[[ TEXT PROVIDED open ]]

I'm a Victoria native who once sat down in front of the TV, saw Vancouver playing the NY Rangers in game 6 of the Stanley Cup finals, and hasn't stopped watching the Canucks since. Now, I've decided to bring my horrible opinions to a public forum. Enjoy! Follow me on Twitter @oldjohnnycanuck.
brianbeitz has written 23 posts for SMUG NATION

Misery Loves Company: Teams Canucks fans should never cheer for

by Brian Beitz

Rats on the ice in Sunrise

Each year, once the Canucks have been eliminated from the playoffs, I dread one question. No, not my co-worker asking me if I thought “Lagono was losing on purpose,” though as of yesterday that is now high on my list. I dread the inevitable question of “Who are you going to cheer for now that your team is out?” The wonderful part about last year’s playoffs was that when the Canucks were eliminated, that question was moot. No more rounds, nothing to live for no more teams to cheer for. I dread this question because a) I’ve been fairly smug all year about my favourite team’s chances and b) I have very mixed feelings on this topic.

[[ TEXT PROVIDED closed ]]

▸ WORK INSTRUCTIONS
(A) Repeat the stretch of the Canucks post from "Misery Loves Company: Teams" through "on this topic.".
(B) List every sentence in the Canucks post that contains the word "dread."

[[ THE DATA open ]]

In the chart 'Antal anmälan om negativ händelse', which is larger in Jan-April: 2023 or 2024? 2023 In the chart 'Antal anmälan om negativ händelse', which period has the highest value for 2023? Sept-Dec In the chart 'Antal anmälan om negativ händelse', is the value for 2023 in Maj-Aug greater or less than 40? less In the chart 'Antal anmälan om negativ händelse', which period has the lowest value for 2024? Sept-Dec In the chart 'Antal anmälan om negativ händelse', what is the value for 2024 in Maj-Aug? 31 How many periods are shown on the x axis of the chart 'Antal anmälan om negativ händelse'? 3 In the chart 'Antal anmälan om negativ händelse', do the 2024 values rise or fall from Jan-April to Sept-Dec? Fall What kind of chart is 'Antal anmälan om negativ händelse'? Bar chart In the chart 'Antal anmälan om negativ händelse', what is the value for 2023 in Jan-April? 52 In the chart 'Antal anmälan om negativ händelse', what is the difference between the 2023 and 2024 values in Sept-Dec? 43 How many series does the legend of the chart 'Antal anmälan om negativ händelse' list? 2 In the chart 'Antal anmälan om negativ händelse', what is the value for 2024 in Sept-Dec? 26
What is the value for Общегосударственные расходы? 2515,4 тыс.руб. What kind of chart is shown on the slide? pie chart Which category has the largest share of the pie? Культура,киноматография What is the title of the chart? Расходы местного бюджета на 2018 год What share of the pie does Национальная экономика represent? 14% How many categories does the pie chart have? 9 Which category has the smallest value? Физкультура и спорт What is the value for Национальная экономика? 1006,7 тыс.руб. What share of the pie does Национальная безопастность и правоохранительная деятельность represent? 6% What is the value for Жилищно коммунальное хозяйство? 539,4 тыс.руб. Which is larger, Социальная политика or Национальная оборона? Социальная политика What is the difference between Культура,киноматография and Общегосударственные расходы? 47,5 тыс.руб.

[[ THE DATA closed ]]
[[ THE DATA open ]]

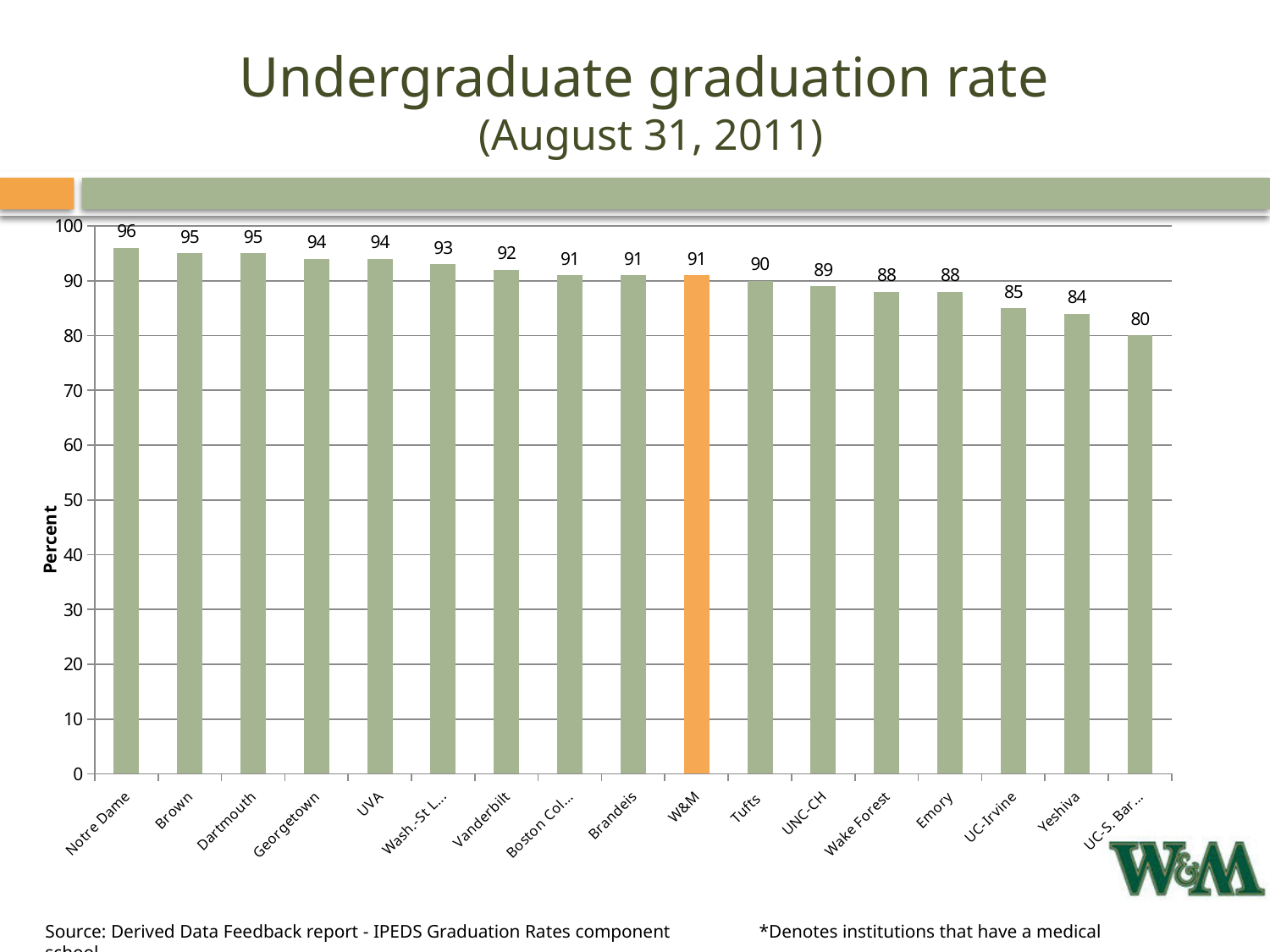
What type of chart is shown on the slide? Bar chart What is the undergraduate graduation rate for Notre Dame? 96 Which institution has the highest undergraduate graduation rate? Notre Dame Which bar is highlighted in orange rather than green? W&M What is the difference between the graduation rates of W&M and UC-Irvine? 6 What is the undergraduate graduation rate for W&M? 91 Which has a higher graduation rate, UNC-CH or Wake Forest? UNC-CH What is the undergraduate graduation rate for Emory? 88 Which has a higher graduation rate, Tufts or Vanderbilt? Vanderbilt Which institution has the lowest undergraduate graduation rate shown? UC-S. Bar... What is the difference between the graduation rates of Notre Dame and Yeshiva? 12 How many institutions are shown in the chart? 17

[[ THE DATA closed ]]
[[ THE DATA open ]]

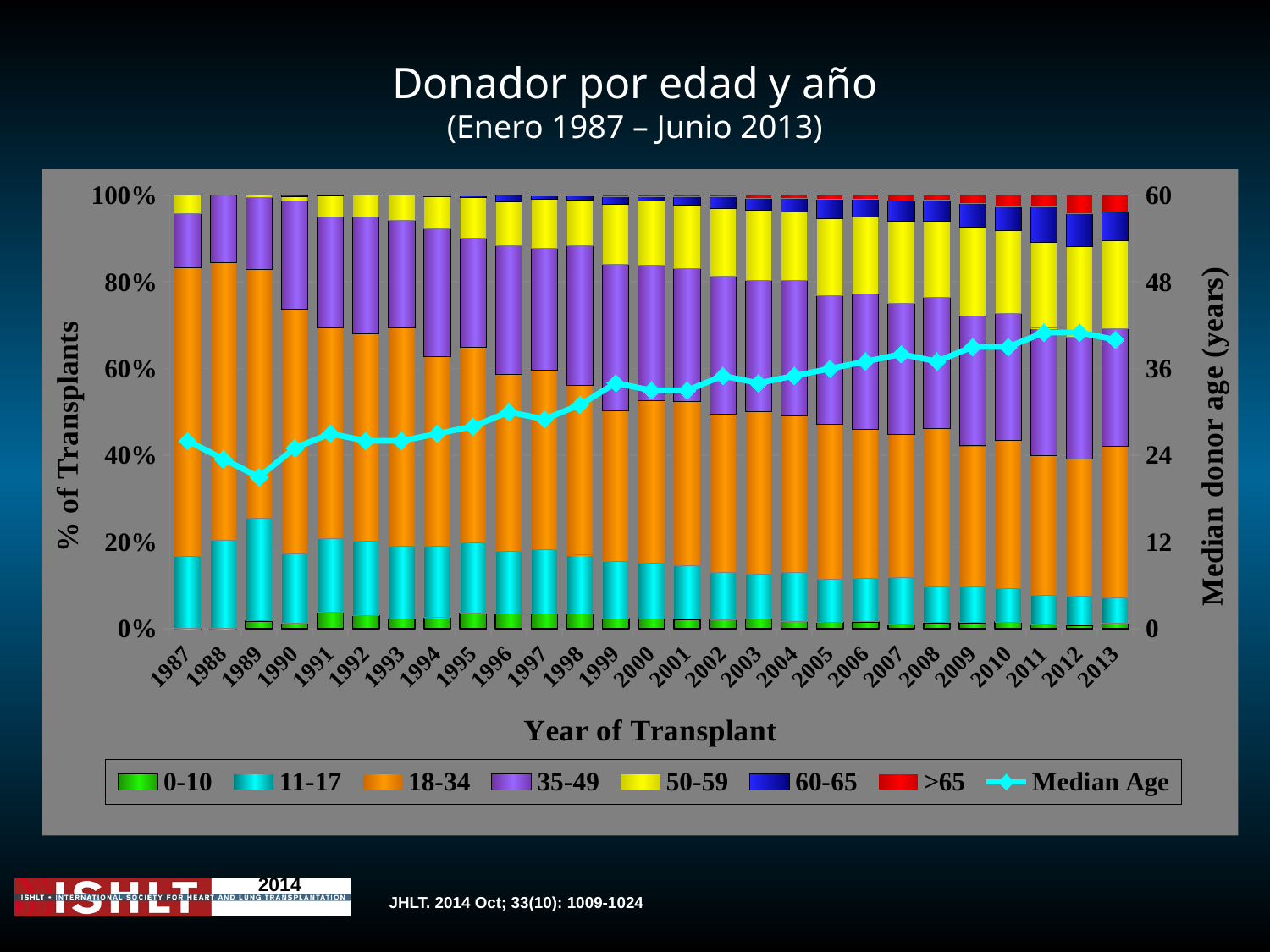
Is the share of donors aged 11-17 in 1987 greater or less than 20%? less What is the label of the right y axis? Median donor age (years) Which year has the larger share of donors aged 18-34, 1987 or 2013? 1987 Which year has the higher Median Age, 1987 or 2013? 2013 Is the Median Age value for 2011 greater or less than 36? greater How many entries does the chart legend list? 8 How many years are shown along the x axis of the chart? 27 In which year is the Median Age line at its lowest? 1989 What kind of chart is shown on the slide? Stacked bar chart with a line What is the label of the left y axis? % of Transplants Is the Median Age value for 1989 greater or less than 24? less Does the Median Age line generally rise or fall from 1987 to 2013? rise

[[ THE DATA closed ]]

▸ TASK RESULTS
(A)
Misery Loves Company: Teams Canucks fans should never cheer for

by Brian Beitz

Rats on the ice in Sunrise

Each year, once the Canucks have been eliminated from the playoffs, I dread one question. No, not my co-worker asking me if I thought “Lagono was losing on purpose,” though as of yesterday that is now high on my list. I dread the inevitable question of “Who are you going to cheer for now that your team is out?” The wonderful part about last year’s playoffs was that when the Canucks were eliminated, that question was moot. No more rounds, nothing to live for no more teams to cheer for. I dread this question because a) I’ve been fairly smug all year about my favourite team’s chances and b) I have very mixed feelings on this topic.

(B)
1. Each year, once the Canucks have been eliminated from the playoffs, I dread one question.
2. I dread the inevitable question of “Who are you going to cheer for now that your team is out?”
3. I dread this question because a) I’ve been fairly smug all year about my favourite team’s chances and b) I have very mixed feelings on this topic.